=== SOURCE DATA ===
☆ ☆ ☆ ☆
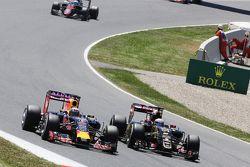 Daniel Ricciardo, Red Bull Racing RB11, und Romain Grosjean, Lotus F1 E23, im Zweikampf
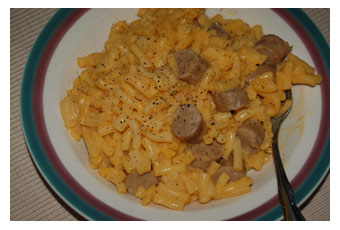 Kraft Macaroni and Cheese With Hot Dogs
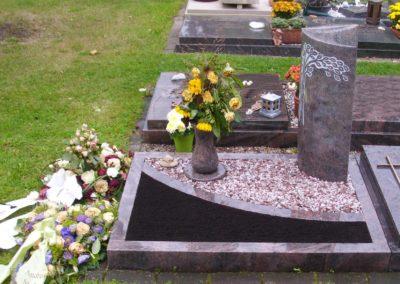 Urnengräber Granit 00324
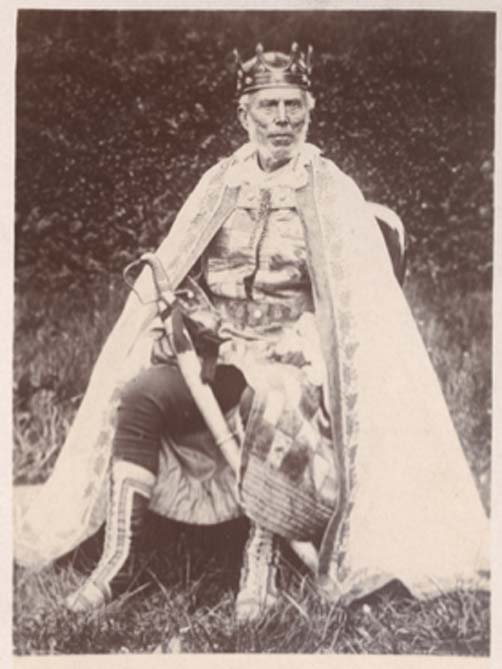 A coronation photograph of Charles Faa Blyth King of Yetholm Gypsies. The King was crowned in May 1898. (Public Domain)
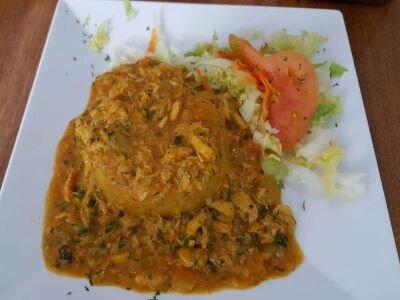 A plate of Puerto Rican mofongo relleno de jueyes.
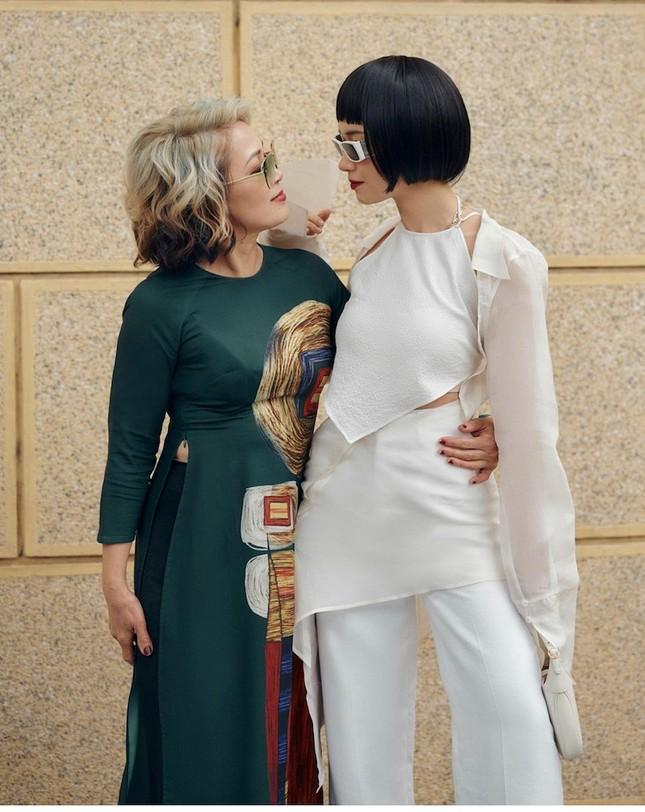 """""""Sao"""" Việt diện đồ và trang điểm cho dịp Tết Tân Sửu 2021: Áo dài tay phồng và bộ suit lên ngôi ảnh 17"""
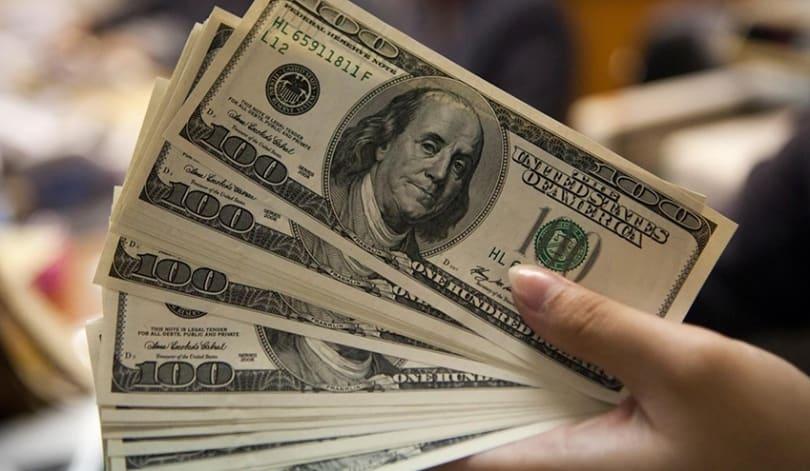 Dólar opera instável na manhã desta quinta-feira com os investidores de olho no pacote de estímulos dos EUA e a discussão sobre a vacina da China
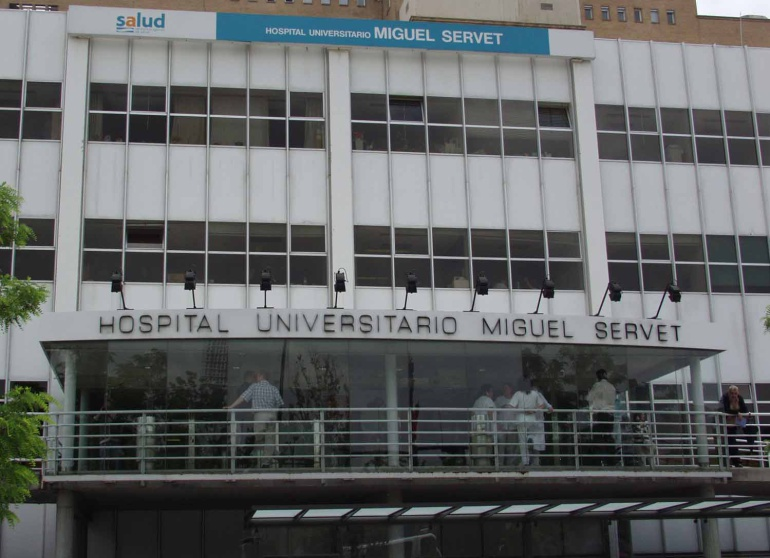 En la UCI del Hospital Miguel Servet sigue ingresado un anciano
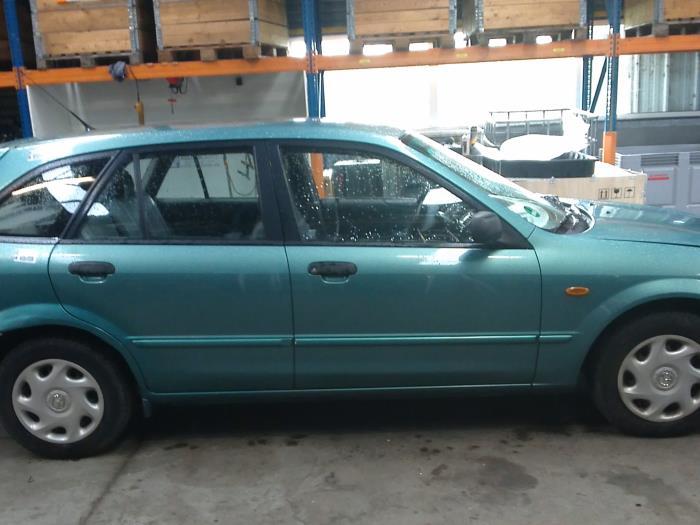Mazda 323 Fastbreak (BJ14) 1.6 16V (klik op de afbeelding voor de volgende foto)  (klik op de afbeelding voor de volgende foto)  (klik op de afbeelding voor de volgende foto)  (klik op de afbeelding voor de volgende foto)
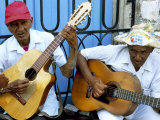 Musicians Playing Guitars, Havana Viejo, Havana, Cuba, West Indies, Central America Valokuvavedos tekijänä Lee Frost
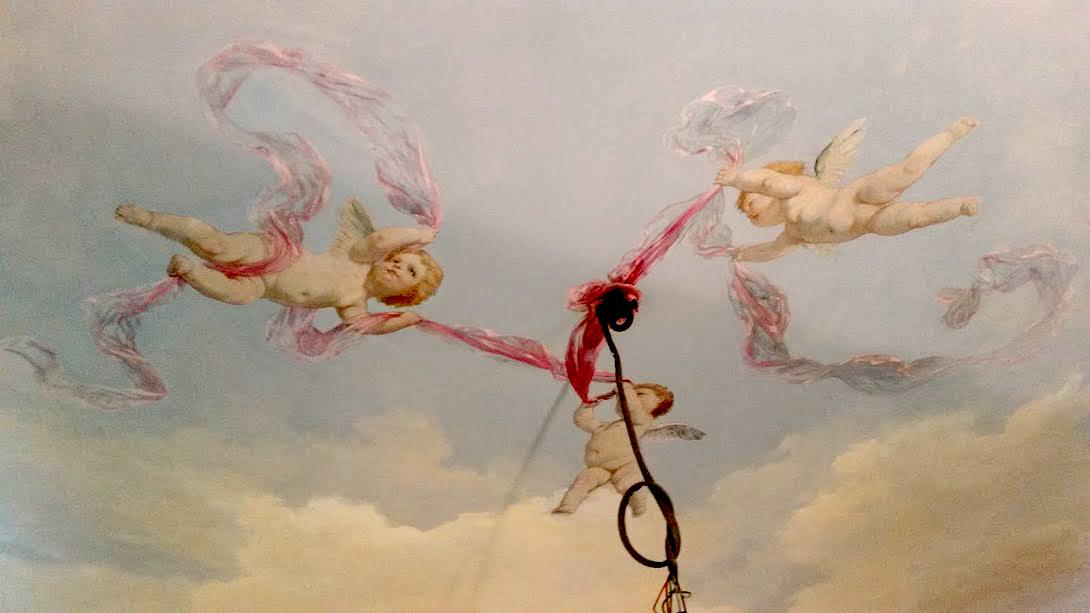Plafond peint, ciel et putti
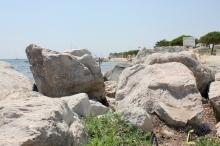 Badliv skymtas bakom stenarna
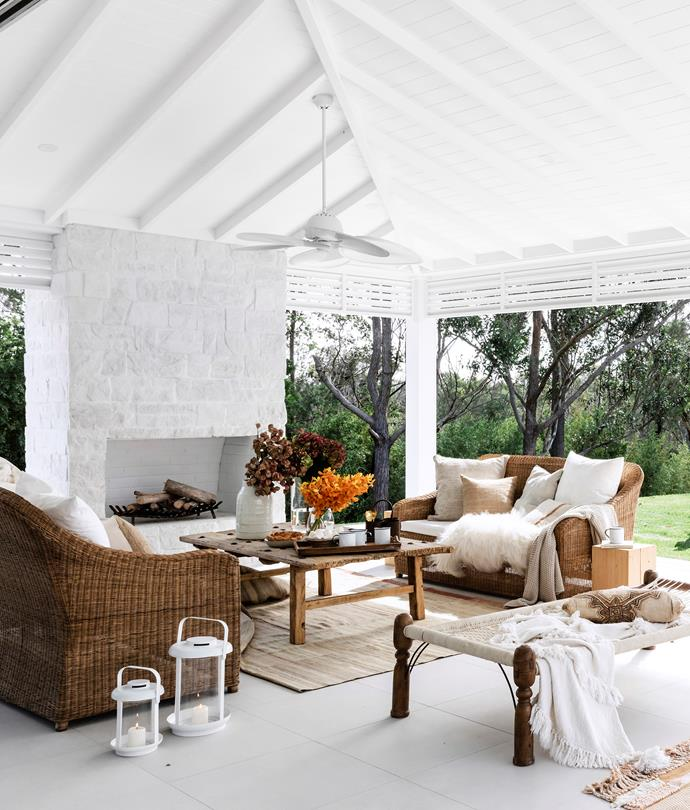 """With its high raked ceiling, huge fireplace, Bahamas-style pergola, fan and ample comfy seating, this is a luxurious and cosy spot to hang out in [Three Birds' Bonnie Hindmarsh's modern-coastal home](https://www.homestolove.com.au/three-birds-bonnie-hindmarshs-modern-coastal-home-6802 target=""""_blank"""")."""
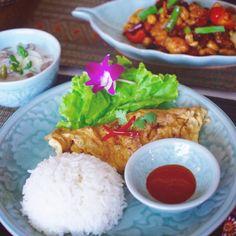 ちょっと早いですが、9月の初級クラスのメニュー&スケージュルをブログにアップしました😃💕興味がありましたら、是非HPにブログをご覧になってください〜🎶😍✨ . . #sirikitchen #photooftheday #foodporn #foodofinstagram #タイ料理教室 #タイ料理 #タイ料理スクール #タイ料理つくる #料理教室 #omlette #thaifood #thaiomelette #料理教室 #ランチ #エスニック料理 #アジアン料理 #クッキング #クッキングラム #美味しい #トムカーガイ #フードスタイリング #フードコーディネート #フードスタイリスト #onthetable #ต้มข่าไก่ #ไข่เจียว #ไก่ผัดเม็ดมะม่วงหิมพานต์ #cookingschool #テーブルコーディネート #おもてなし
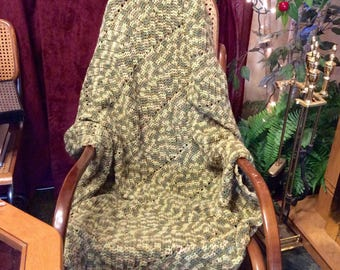 Vintage hand made crocheted variegated greens soft yarn afghan free ship to US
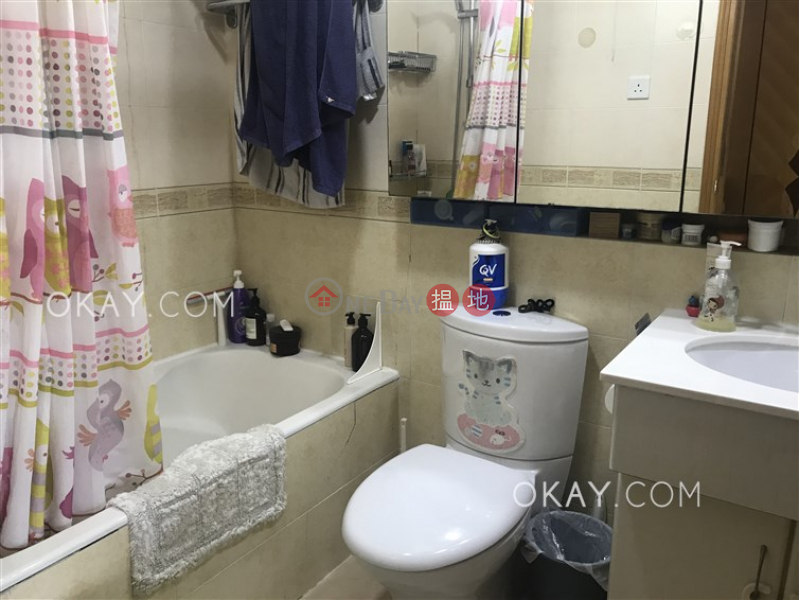 HK$ 25M | (T-38) Juniper Mansion Harbour View Gardens (West) Taikoo Shing Eastern District Efficient 3 bedroom with balcony | For Sale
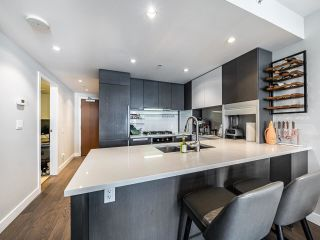 """Photo 3: 1202 288 W 1ST Avenue in Vancouver: False Creek Condo for sale in """"The James"""" (Vancouver West)  : MLS®# R2589567"""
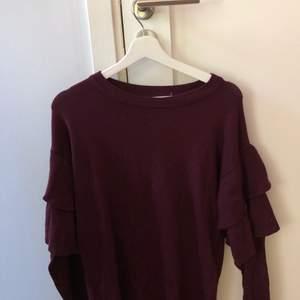 Vinröd tröja, med volanger, från Gina tricot. Strl S. 150 kr, köpare står för frakt!!❤️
☆ ☆ ☆ ☆
=== TASK BRIEF ===
Transcribe the whole of the data exactly, minus any pictures.

=== THE ANSWER ===
 Daniel Ricciardo, Red Bull Racing RB11, und Romain Grosjean, Lotus F1 E23, im Zweikampf
 Kraft Macaroni and Cheese With Hot Dogs
 Urnengräber Granit 00324
 A coronation photograph of Charles Faa Blyth King of Yetholm Gypsies. The King was crowned in May 1898. (Public Domain)
 A plate of Puerto Rican mofongo relleno de jueyes.
 """""""Sao"""" Việt diện đồ và trang điểm cho dịp Tết Tân Sửu 2021: Áo dài tay phồng và bộ suit lên ngôi ảnh 17"""
 Dólar opera instável na manhã desta quinta-feira com os investidores de olho no pacote de estímulos dos EUA e a discussão sobre a vacina da China
 En la UCI del Hospital Miguel Servet sigue ingresado un anciano
Mazda 323 Fastbreak (BJ14) 1.6 16V (klik op de afbeelding voor de volgende foto)  (klik op de afbeelding voor de volgende foto)  (klik op de afbeelding voor de volgende foto)  (klik op de afbeelding voor de volgende foto)
 Musicians Playing Guitars, Havana Viejo, Havana, Cuba, West Indies, Central America Valokuvavedos tekijänä Lee Frost
Plafond peint, ciel et putti
 Badliv skymtas bakom stenarna
 """With its high raked ceiling, huge fireplace, Bahamas-style pergola, fan and ample comfy seating, this is a luxurious and cosy spot to hang out in [Three Birds' Bonnie Hindmarsh's modern-coastal home](https://www.homestolove.com.au/three-birds-bonnie-hindmarshs-modern-coastal-home-6802 target=""""_blank"""")."""
 ちょっと早いですが、9月の初級クラスのメニュー&スケージュルをブログにアップしました😃💕興味がありましたら、是非HPにブログをご覧になってください〜🎶😍✨ . . #sirikitchen #photooftheday #foodporn #foodofinstagram #タイ料理教室 #タイ料理 #タイ料理スクール #タイ料理つくる #料理教室 #omlette #thaifood #thaiomelette #料理教室 #ランチ #エスニック料理 #アジアン料理 #クッキング #クッキングラム #美味しい #トムカーガイ #フードスタイリング #フードコーディネート #フードスタイリスト #onthetable #ต้มข่าไก่ #ไข่เจียว #ไก่ผัดเม็ดมะม่วงหิมพานต์ #cookingschool #テーブルコーディネート #おもてなし
 Vintage hand made crocheted variegated greens soft yarn afghan free ship to US
 HK$ 25M | (T-38) Juniper Mansion Harbour View Gardens (West) Taikoo Shing Eastern District Efficient 3 bedroom with balcony | For Sale
 """Photo 3: 1202 288 W 1ST Avenue in Vancouver: False Creek Condo for sale in """"The James"""" (Vancouver West)  : MLS®# R2589567"""
 Vinröd tröja, med volanger, från Gina tricot. Strl S. 150 kr, köpare står för frakt!!❤️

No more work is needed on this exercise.